Return to the Spring

Wayne Hartley took this photo of a manatee mother and calf at Blue Spring State Park in Orange City.

It’s about to happen.

Manatees will converge at Blue Spring for the winter months, November to March.

Darrell Thomas, park service specialist at Blue Spring State Park in Orange City, said he and others are preparing to have thousands of observers as well as people to help answer questions about manatees.

“The daily count changes,” he said of the manatees. “In a season, the most we have had on record is 583 in one given day.”

Mr. Thomas, who has been with the park for about six years, said, “be patient, expect long lines. We are still operating under limited capacity,” which is about 200 vehicles with an average of 1,200 people daily. As people leave, people can come in.

As for the manatees, he said a daily average from month to month varies – December there could be 20 per day, January 300 per day, February 300 per day and March back down to 20 per day.

“It’s all weather related,” Mr. Thomas said. “It’s not a consistent count.”

If you are not able to see the manatees at Blue Spring, one can always check out the webcams at savethemanatee.org by clicking “Manatees” and choosing “Webcams.” There’s an underwater and above water webcam.

Ally Greco, communications and outreach manager of Save the Manatee Club, said it’s the time of year when manatees will return to Florida from the likes of the Carolinas, Louisiana and Texas.

November is Manatee Awareness Month, which began with former Florida Gov. Bob Graham in 1979. It’s when the state started to designate manatee protection zones in areas manatees gather.

“If you’re out boating, it’s just a reminder to be aware of manatees,” Ms. Greco said. “Keep a close eye out for them. During the winter months they are more likely to be in larger groups. (The spring) is a great place for manatees to stay warm.”

Manatees move slowly, surface to breathe air and inhabit freshwater and saltwater ecosystems, she said. Because of this, they are susceptible to collisions with fast-moving boats in shallow areas.

“Obeying posted speeds zones and looking out for manatees is the easiest way to avoid a potentially fatal collision,” she said.

Ms. Greco said there are free resources for boaters at savethemanatee.org/resources, including a reminder that feeding, touching or giving water to manatees will disrupt their natural behavior and could eventually put them in harm’s way.

Save the Manatee Club was started by singer/songwriter Jimmy Buffet and Gov.

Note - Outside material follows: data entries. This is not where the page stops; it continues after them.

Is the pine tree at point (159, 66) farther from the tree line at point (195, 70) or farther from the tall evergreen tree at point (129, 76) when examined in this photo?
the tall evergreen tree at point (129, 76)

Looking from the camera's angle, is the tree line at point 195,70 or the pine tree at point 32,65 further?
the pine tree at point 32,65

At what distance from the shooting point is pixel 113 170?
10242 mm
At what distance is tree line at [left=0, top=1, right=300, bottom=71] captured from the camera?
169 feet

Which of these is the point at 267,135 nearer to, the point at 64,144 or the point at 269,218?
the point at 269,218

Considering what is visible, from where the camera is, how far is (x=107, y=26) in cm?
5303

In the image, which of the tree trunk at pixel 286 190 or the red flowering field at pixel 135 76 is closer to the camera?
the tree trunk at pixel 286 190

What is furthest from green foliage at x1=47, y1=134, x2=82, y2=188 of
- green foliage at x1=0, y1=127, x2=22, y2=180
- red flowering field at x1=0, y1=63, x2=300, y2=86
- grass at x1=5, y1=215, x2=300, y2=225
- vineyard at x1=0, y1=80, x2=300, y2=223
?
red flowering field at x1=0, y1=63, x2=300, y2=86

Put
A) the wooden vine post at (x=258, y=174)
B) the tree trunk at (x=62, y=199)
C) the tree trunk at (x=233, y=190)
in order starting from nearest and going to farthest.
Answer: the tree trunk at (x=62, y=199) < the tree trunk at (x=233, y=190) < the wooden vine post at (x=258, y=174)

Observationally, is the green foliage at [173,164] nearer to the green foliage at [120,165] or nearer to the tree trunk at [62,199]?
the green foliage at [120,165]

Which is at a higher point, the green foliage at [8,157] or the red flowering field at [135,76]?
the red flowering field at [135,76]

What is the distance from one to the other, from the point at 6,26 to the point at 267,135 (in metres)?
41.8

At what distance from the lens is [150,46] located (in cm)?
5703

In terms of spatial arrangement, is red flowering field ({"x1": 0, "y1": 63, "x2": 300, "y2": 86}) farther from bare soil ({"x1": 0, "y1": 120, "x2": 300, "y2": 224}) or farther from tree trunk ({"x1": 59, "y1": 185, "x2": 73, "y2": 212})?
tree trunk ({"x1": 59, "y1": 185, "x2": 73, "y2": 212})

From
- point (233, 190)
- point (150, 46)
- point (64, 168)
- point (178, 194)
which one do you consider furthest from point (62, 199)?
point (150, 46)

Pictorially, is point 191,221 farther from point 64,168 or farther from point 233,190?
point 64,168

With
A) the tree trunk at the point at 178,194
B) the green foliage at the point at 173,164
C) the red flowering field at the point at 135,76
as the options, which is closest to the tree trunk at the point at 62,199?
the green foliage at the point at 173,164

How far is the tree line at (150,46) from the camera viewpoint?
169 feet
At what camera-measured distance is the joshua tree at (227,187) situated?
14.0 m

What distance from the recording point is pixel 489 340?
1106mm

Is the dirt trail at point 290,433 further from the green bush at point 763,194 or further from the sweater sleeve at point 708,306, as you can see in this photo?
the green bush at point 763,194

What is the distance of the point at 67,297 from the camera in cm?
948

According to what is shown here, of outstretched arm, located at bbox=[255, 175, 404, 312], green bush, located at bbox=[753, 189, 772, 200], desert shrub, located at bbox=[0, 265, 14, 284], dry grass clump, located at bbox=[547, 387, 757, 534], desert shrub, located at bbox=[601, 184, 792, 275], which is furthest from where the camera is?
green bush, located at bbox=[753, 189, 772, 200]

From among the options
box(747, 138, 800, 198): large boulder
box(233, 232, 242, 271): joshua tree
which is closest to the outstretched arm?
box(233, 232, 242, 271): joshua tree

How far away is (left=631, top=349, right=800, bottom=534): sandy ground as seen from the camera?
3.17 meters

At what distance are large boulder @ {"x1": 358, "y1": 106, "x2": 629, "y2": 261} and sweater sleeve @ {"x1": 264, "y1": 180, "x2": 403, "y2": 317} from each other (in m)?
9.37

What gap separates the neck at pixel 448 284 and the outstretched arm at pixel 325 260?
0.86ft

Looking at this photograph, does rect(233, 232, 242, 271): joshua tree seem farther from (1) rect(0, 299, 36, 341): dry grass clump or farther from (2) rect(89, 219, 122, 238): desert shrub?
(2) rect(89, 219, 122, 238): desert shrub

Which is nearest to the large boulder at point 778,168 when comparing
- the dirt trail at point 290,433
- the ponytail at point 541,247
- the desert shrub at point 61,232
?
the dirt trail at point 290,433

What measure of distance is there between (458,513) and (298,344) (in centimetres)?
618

Graham in 1981. There are about 35,000 members nationwide and 2,500 in Volusia County.

“We’re really proud of the research we do there,” Ms. Greco said of Blue Spring. “Our research team can track this mother, who had this calf, and this calf who had this calf – we’re able to track. It’s valuable research. It demonstrates how generations of these manatees use these springs for protection.”

She said the club organizes many events and programs throughout the year. One will be the virtual Save the Manatee 5K, which can be completed on participants’ own time. People have participated from the U.S., Europe, Japan – from all over the world.

In the past 17 years, she said the club has raised more than $243,000 to help protect manatees through that event, she said.

Ms. Greco said in addition to public awareness, the club also supported manatee rescues and rehabilitation. Although the club does not have staff on hand, it supports the efforts of Florida Fish and Wildlife and SeaWorld.

Manatees are listed as a “threatened” species by the U.S. Fish & Wildlife Service and are listed as “vulnerable” on the International Union for Conservation of Nature’s Red List.

Blue Spring is off limits to swimmers and paddlers from November to March.

“It becomes a true manatee sanctuary,” Ms. Greco said.